Le perpétuel débat autour des menus végétariens

L’audition n’est pas non plus passée à côté du débat lancinant autour des menus végétariens dans les cantines scolaires. Le projet de loi vise pour l’instant à pérenniser la mesure instaurée par la loi Égalim, avec le choix d’un menu végétarien par semaine dans les cantines scolaires, voire quotidiens pour les collectivités volontaires, et, dès 2023, une « offre végétarienne quotidienne dans ses administrations, les établissements publics et les entreprises publiques ». Pour ce qui concerne la viande, Barbara Pompili a réaffirmé sa volonté de proposer aux élèves 60 % de viande labellisée, « une viande de qualité, produite par nos producteurs français ».

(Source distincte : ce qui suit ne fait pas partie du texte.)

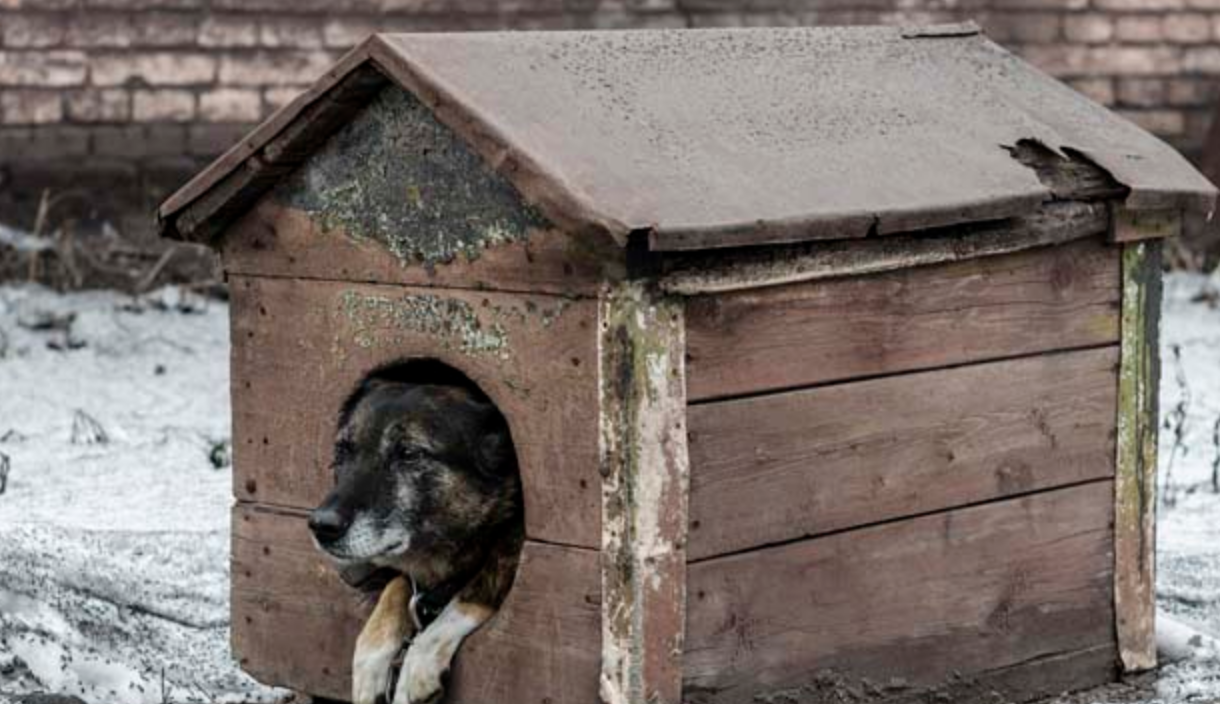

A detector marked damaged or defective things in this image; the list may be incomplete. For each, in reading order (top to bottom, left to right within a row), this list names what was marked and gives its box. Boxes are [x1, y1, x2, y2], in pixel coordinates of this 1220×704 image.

peeling paint [276, 82, 549, 268]
rust stain on wood [597, 283, 688, 702]
rust stain on wood [1117, 237, 1161, 668]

Mais Anne-Catherine Loisier s’est ainsi demandé si le gouvernement avait « mesuré l’impact du déploiement de ces repas, car il y a un risque d’explosion des importations. Seulement 30 % des fruits et légumes français dans les cantines sont d’origine française ». Un constat partagé par Laurent Duplomb, sénateur de la Haute-Loire et président du groupe d’études Agriculture et alimentation, fustigeant au passage ce qu’il estime être comme un projet de loi se rapportant sur certains aspects à de « l’écologie punitive ».

Olivier Rietmann, sénateur LR de la Haute-Saône, s’est dit lui scandalisé par les propos de la ministre sur « la viande de qualité », estimant que « les agriculteurs français servent tous une viande de très haute qualité, et dire qu’aujourd’hui il y a une différence notoire de qualité entre la viande labellisée et le reste de viande française n’est pas normal ».

En réponse, Barbara Pompili a exprimé son refus total de « rentrer dans les débats sans fin, un peu guerriers, entre ceux qui diraient qu’il y a une lutte entre les défenseurs de la viande et les défenseurs des véganes ». La ministre s’est au contraire dite « défenseure de la bonne bouffe, j’adore la viande, mais comme toute personne qui s’intéresse à ce qui se passe dans le monde, je constate qu’en manger trop n’a pas un grand intérêt. Il s’avère qu’en France, on a une filière diversifiée, une filière de qualité, on devrait plutôt se réjouir. On donne le choix à tout le monde, et ceux qui veulent manger végétarien le pourront, ceux qui veulent manger de la viande le pourront aussi ».

Menus végétariens dans les cantines : "on donne le choix à tout le monde" défend Barbara Pompili
02:43

Et concernant le terme « écologie punitive », Barbara Pompili a évoqué une « expression qui [l]’agace », car « l’écologie punitive, c’est ce qu’on est en train de vivre, c’est ce qu’ont vécu les habitants de la vallée de la Roya, c’est ce que vivent nos enfants dans des villes comme Paris avec la pollution ». Une différence d’appréciation notable entre la ministre et la majorité sénatoriale de droite, qui laisse présager des débats houleux lors de la lecture du texte. Rendez-vous est pris pour juin prochain.